Forgotten entries are soft-deleted — removed from the vector index but retained in SQLite for potential restoration.
See [SleepGate](../advanced/sleep-gate.md) for tuning guidelines and interaction with other memory features.
## Storage Architecture
| SQLite | Source of truth for message text, conversations, summaries, skill usage |
| Qdrant or SQLite vectors | Vector index for semantic similarity search (embeddings only) |
Both stores work together: SQLite holds the data, the vector backend enables similarity search over it.
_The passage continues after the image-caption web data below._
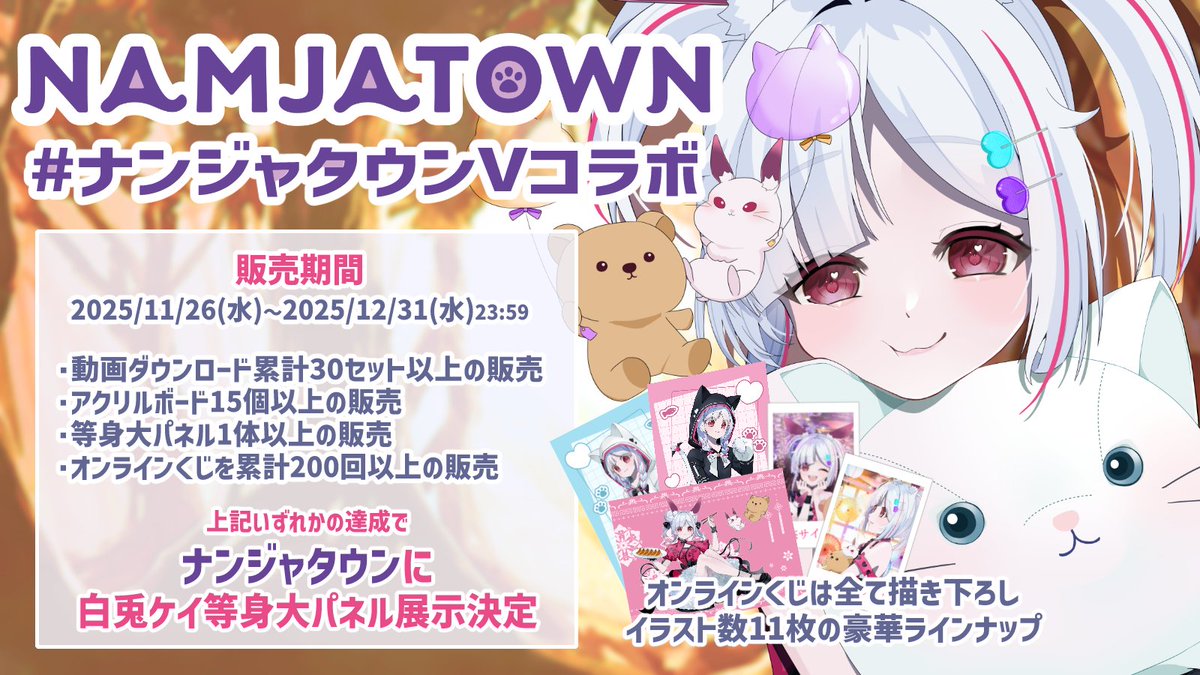 白兎ケイ🐰🎠ナンジャタウンVコラボ inナンジャタウン (@RAVA_Rabbit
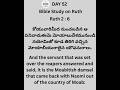 Ruth chpater 2 : 6. #ruth #ruthchapter #biblestudytelugu #love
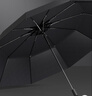 京东京造小黑伞 三折晴雨伞便携晴雨两用加固防晒防紫外线遮阳伞23寸105cm 实拍图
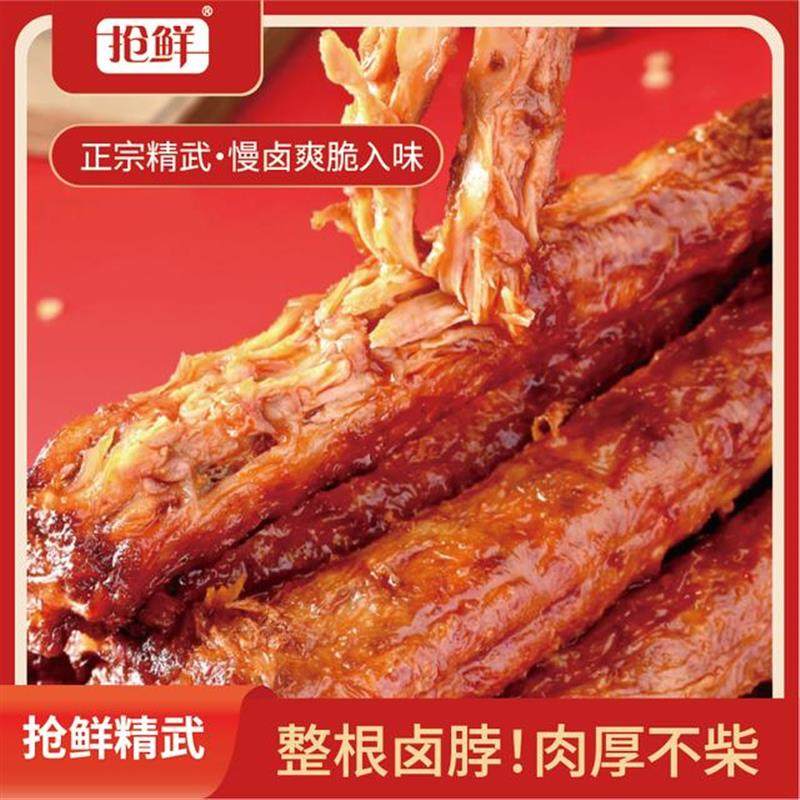 精武老卤整根鸭脖辣味零食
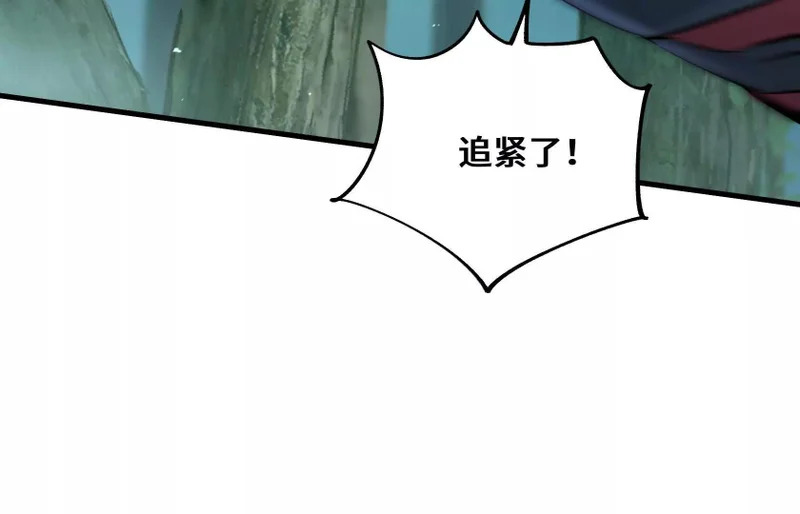 他对我有意思？！ 第81页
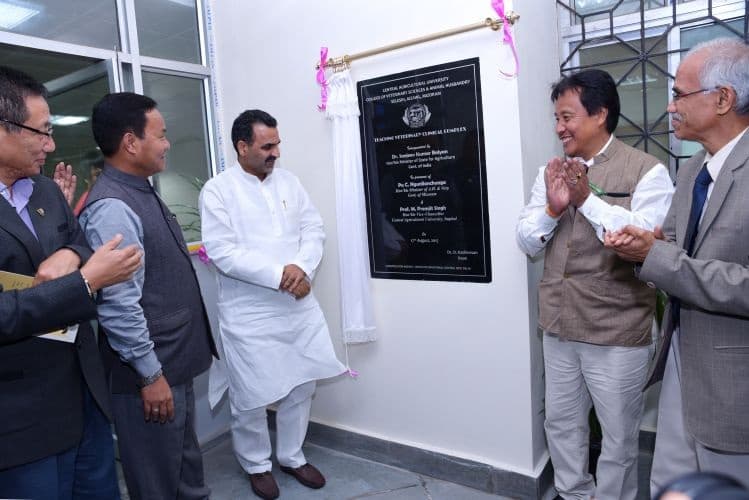 College of Veterinary Science & Animal Husbandry Aizawl Events photo 5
With the Qdrant backend, the `embeddings_metadata` table in SQLite maps message IDs to Qdrant point IDs. With the SQLite backend, vectors are stored directly in `vector_points` and `vector_point_payloads` tables.
The `messages` table includes `agent_visible`, `user_visible`, and `compacted_at` columns (migration `013_message_metadata.sql`) plus an index on `conversation_id`. Semantic recall and FTS5 keyword search filter by `agent_visible=1`, ensuring compacted messages are excluded from retrieval results.